Vénus à son miroir Velasquez.jpg


“La question se pose de savoir si le modèle réduit, qui est aussi le «chef-d’oeuvre» du compagnon, n’offre pas, toujours et partout, le type même de l’oeuvre d’art. Car il semble bien que tout modèle réduit ait vocation esthétique – et d’où tirerait-il cette vertu constante, sinon de ses dimensions mêmes? Inversement, l’immense majorité des ceuvres d’art sont aussi des modèles réduits. On pourrait croire que ce caractère tient d’abord à un souci d’économie, portant sur les matériaux et sur les moyens, et invoquer à l’appui de cette interprétation des oeuvres incontestablement artistiques, bien que monumentales. Encore faut-il s’entendre sur les définitions : les peintures de la chapelle Sixtine sont un modèle réduit en dépit de leurs dimensions imposantes, puisque le thème qu’elles illustrent est celui de la fin des temps. Il en est de même avec le symbolisme cosmique des monuments religieux. D’autre part, on peut se demander si l’effet esthétique, disons d’une statue équestre plus grande que nature, provient de ce qu’elle agrandit un homme aux dimensions d’un rocher, et non de ce qu’elle ramène ce qui est d’abord, de loin, perçu comme un rocher aux dimensions d’un homme. Enfin, même la « grandeur nature » suppose un modèle réduit, puisque la transposition graphique ou plastique implique toujours la renonciation à certaines dimensions de l’objet : en peinture, le volume ; les couleurs, les odeurs, les impressions tactiles, jusque dans la sculpture ; et, dans les deux cas, la dimension temporelle, puisque le tout de l’oeuvre figurée est appréhendé dans l’instant.
Quelle vertu s’attache donc à la réduction, que celle-ci soit d’échelle, ou qu’elle affecte les propriétés ? (…)
À l’inverse de ce qui se passe quand nous cherchons à connaître une chose ou un être en taille réelle, dans le modèle réduit la connaissance du tout précède celle des parties. Et même si c est
là une illusion, la raison du procédé est de créer ou d’entretenir cette illusion, qui gratifie l’intelligence et la sensibilité d’un plaisir qui, sur cette seule base, peut déjà être appelé esthétique.
Nous n’avons jusqu’ici envisagé que des considérations d’échelle, qui, comme on vient de le voir, impliquent une relation dialectique entre grandeur – c’est-à-dire quantité – et la qualité.
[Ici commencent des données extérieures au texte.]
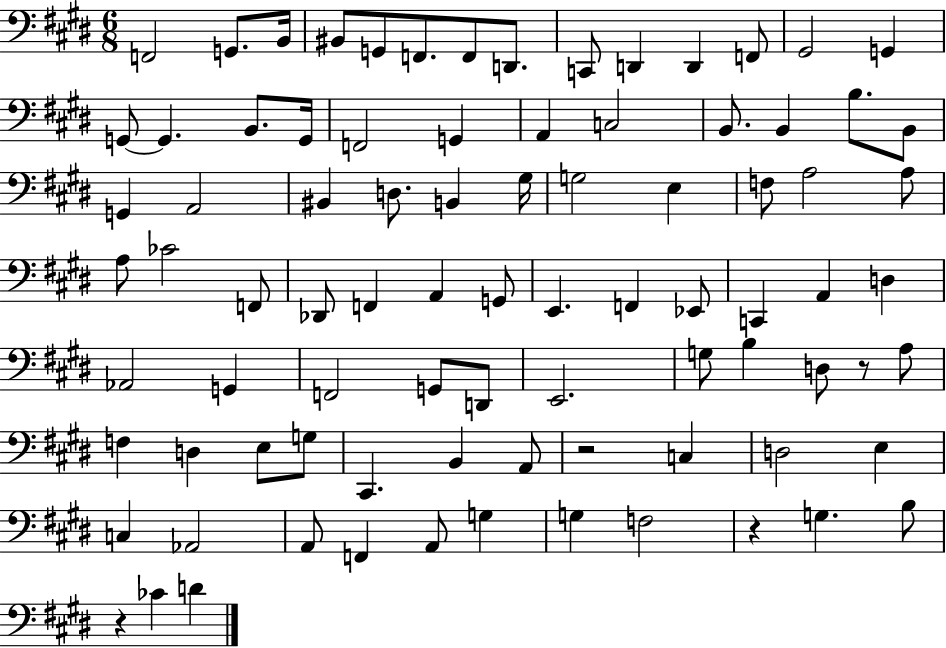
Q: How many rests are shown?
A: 4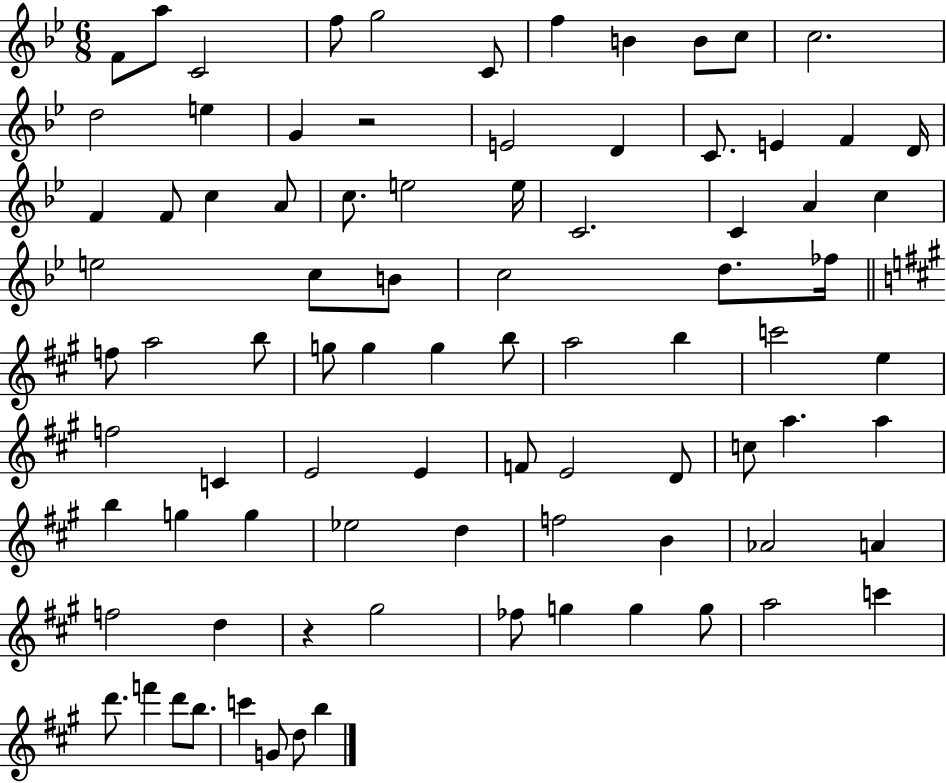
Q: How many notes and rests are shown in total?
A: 86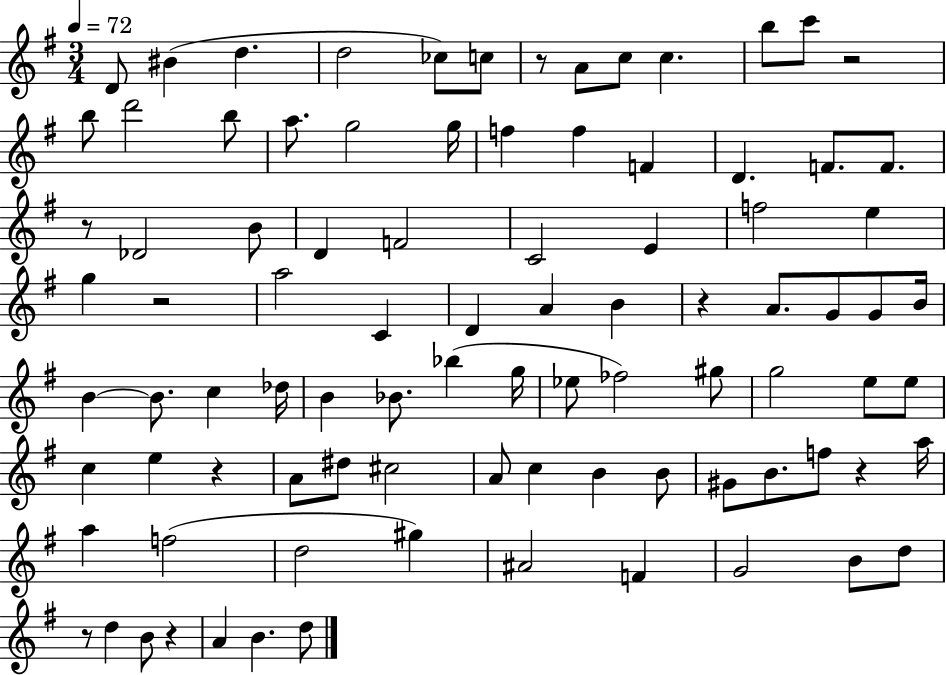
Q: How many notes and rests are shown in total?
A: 91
Mais le modèle réduit possède un attribut supplémentaire : il est construit, man made, et, qui plus est, « fait à la main ». Il n’est donc pas une simple projection, un homologue passif de l’objet : il constitue une véritable expérience sur l’objet; or, dans la mesure où le modèle est artificiel, il devient possible de comprendre comment il est fait, et cette appréhension du mode de fabrication apporte une dimension supplémentaire à son être ; de plus – nous l’avons vu à propos du bricolage, mais l’exemple des « manières » des peintres montre que c’est aussi vrai pour l’art -, le problème comporte toujours plusieurs solutions. Comme le choix d’une solution entraîne une modification du résultat auquel aurait conduit une autre solution, c’est donc le tableau général de ces permutations qui se trouve virtuellement donné, en même temps que la solution particulière offerte au regard du spectateur, transformé de ce fait – sans même qu’il le sache – en agent. (…) Autrement dit, la vertu intrinsèque du modèle réduit est qu’il compense la renonciation à des dimensions sensibles par l’acquisition de dimensions intelligibles”.

                    
                            Claude Lévi-Strauss, La Pensée sauvage, Plon, 1962, p. 34-36.